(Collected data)
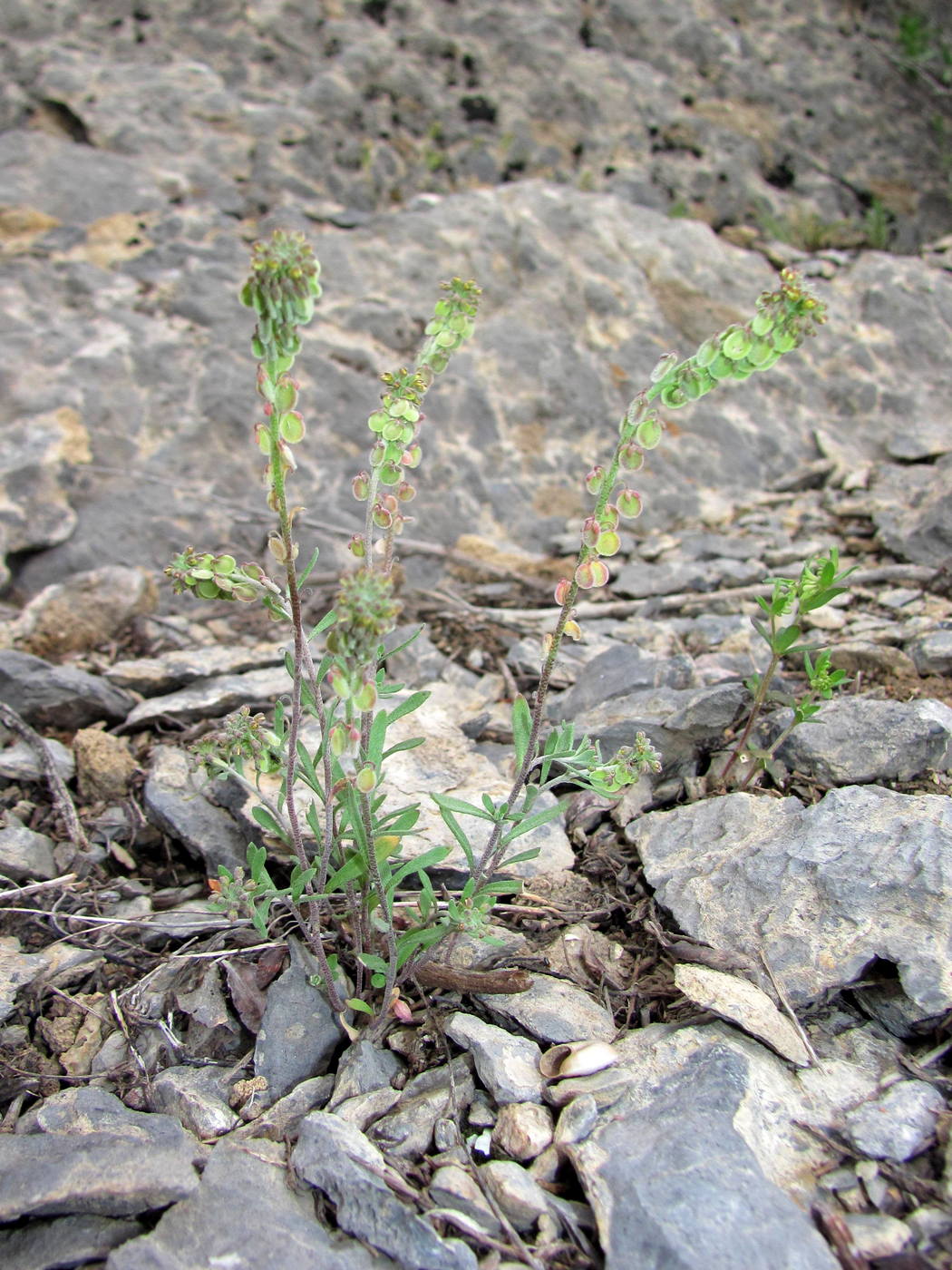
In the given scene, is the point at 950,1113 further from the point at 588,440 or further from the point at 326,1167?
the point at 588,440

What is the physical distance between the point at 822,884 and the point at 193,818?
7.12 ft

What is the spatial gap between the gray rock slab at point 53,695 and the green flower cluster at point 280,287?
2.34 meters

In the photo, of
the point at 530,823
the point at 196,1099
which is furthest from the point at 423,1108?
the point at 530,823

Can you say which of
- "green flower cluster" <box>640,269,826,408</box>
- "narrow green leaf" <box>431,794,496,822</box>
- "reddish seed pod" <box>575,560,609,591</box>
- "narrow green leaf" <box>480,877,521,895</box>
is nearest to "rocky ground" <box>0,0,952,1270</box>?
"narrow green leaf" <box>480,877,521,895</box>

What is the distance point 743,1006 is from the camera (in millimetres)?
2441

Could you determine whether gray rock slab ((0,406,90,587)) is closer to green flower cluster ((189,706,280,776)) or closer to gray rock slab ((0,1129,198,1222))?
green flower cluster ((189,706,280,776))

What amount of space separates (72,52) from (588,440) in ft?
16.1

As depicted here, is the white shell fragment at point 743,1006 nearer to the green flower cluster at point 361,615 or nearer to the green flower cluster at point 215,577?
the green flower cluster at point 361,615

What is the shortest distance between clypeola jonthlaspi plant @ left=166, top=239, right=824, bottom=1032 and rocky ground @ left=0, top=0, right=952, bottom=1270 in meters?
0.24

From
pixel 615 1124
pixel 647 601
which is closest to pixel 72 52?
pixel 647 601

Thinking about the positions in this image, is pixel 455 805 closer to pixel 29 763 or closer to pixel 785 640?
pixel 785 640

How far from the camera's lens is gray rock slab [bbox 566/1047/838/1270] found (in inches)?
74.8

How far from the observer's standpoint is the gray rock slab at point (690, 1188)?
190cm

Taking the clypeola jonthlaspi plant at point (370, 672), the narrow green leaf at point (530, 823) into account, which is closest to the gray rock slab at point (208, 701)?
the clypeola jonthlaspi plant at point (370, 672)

DESCRIPTION OF THE TASK >> Copy out every line of the listing above word for word, but leave out the pictures.

OUTPUT OF THE EXERCISE >>
In the given scene, is the point at 950,1113 further from the point at 588,440 or further from the point at 326,1167?
the point at 588,440

What is the physical distance between the point at 822,884 and the point at 193,818?
7.12 ft

What is the spatial gap between the gray rock slab at point 53,695 and the green flower cluster at point 280,287?
2.34 meters

In the photo, of
the point at 530,823
the point at 196,1099
which is furthest from the point at 423,1108?
the point at 530,823

Can you say which of
- "green flower cluster" <box>640,269,826,408</box>
- "narrow green leaf" <box>431,794,496,822</box>
- "reddish seed pod" <box>575,560,609,591</box>
- "narrow green leaf" <box>480,877,521,895</box>
is nearest to "rocky ground" <box>0,0,952,1270</box>?
"narrow green leaf" <box>480,877,521,895</box>

What is the distance point 743,1006 is from the camera (in millimetres)?
2441

Could you determine whether gray rock slab ((0,406,90,587)) is closer to green flower cluster ((189,706,280,776)) or closer to gray rock slab ((0,1129,198,1222))?
green flower cluster ((189,706,280,776))

What amount of space separates (72,52) from (588,440) in ft?
16.1

As depicted here, is the white shell fragment at point 743,1006 nearer to the green flower cluster at point 361,615 or nearer to the green flower cluster at point 215,577?
the green flower cluster at point 361,615

What is the shortest distance between clypeola jonthlaspi plant @ left=166, top=239, right=824, bottom=1032 and rocky ground @ left=0, top=0, right=952, bottom=1270 in meters?
0.24

From
pixel 615 1124
pixel 647 601
which is closest to pixel 72 52?
pixel 647 601

Thinking about the positions in this image, is pixel 455 805 closer to pixel 29 763 or closer to pixel 785 640?
pixel 785 640

How far from the camera's lens is gray rock slab [bbox 566/1047/838/1270] found (in inches)?
74.8

How far from the observer's standpoint is the gray rock slab at point (690, 1188)?
190cm

Taking the clypeola jonthlaspi plant at point (370, 672), the narrow green leaf at point (530, 823) into account, which is closest to the gray rock slab at point (208, 701)?
the clypeola jonthlaspi plant at point (370, 672)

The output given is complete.